#### Descrição da tarefa
Traduza para o inglês a frase "Foi um período de transição da sociedade oligárquico-tradicional para a urbano-industrial", do texto sobre trabalho e educação no Brasil.

Integra

1. Mundo do trabalho e sua influência no campo educacional através da história


"É preciso RENOVAR a Educação"... Esta frase, comumente presente no contexto educacional atual e que nos leva a um certo estado de euforia, deve ser tratada com muita cautela devido ao seu caráter ambíguo e antagônico.

Quando se pensa em Educação, não é possível analisá-la de uma forma neutra e isolada do contexto geral, é preciso estar atento aos fatores que aluam em seu sistema, dirigindo e modelando-a, desde sua criação. Estes fatores, como se pensa, não são os professores, alunos ou os aspectos puramente didáticos-pedagógicos, mas são os sistemas econômico, político e cultural, vigentes em determinada sociedade.

A título de exemplificação da assertiva acima, podemos nos reportar à história da Educação Brasileira, para melhor compreensão da presença e da interligação destes fatores no contexto educacional. Nos três primeiros séculos de história do Brasil, os Jesuítas foram os responsáveis pela educação, guiados pelas diretrizes do Ratio Studiorum. A educação jesuítica, que, supostamente, promovia um ensino desinteressado, neutro e alheio à realidade, casava-se, perfeitamente, com os objetivos da sociedade da época, representada pela economia colonial, pelos senhores donos das grandes propriedades e da mão-de-obra escrava.

Já neste século, na década de 30, o ensino expande-se fortemente devido a, basicamente, dois fatores: o crescimento demográfico e a intensificação do processo de urbanização. Foi um período de transição da sociedade oligárquico-tradicional para a urbano-industrial. E como comenta Romanelli (1978), é um período em que:

"... se redefinem as estruturas de poder e se orienta o modelo econômico no sentido da industrialização, o que, evidentemente, resulta em redefinição do processo de dependência, a centralização do poder político, necessária a esta redefinição geral..." (p. 255).
Esta reorientação do modelo econômico, que gerou a urbanização, influenciou, também, o crescimento da demanda social de educação. Entretanto, o sistema educacional não se libertou e foi, novamente, guiado pelas demandas políticas e econômicas. Fornecia mão-de-obra semiqualificada, que interessava à economia e treinava pessoal de acordo com os interesses políticos, mantendo um nível de treinamento e escolaridade baixos, a fim de evitar pressões sociais por direitos trabalhista

De acordo com Assis (1994). o sistema vigente desta época, conhecido por taylorista e fordista, estava "assentado na intensa divisão do trabalho e especialização funcional, apoiado em uma estrutura ocupacional polarizada" (p. 192) e para tal dava-se prioridade a qualificação dos trabalhadores baseado nas habilidades motoras, resistência e coordenação motora.

E em nossos dias? Por que esta busca enfática pela renovação da Educação?

#### Dados fornecidos
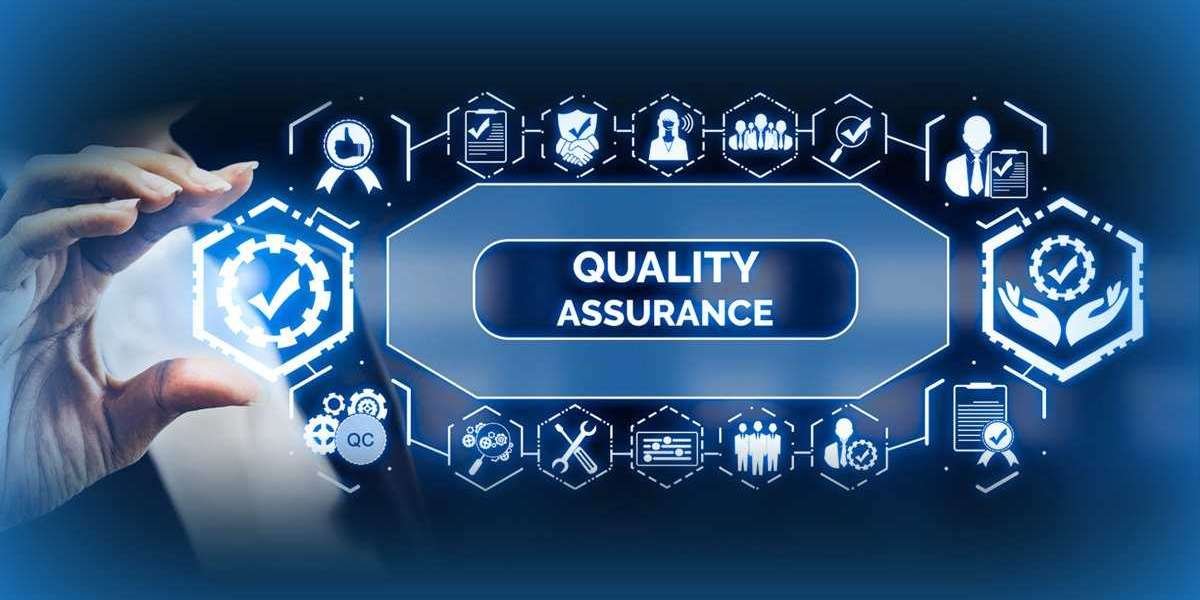 Unveiling the World of QA Testing: A Gateway to Seamless Software Experiences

#### Resultado do exercício
It was a period of transition from the traditional oligarchic society to the urban-industrial one.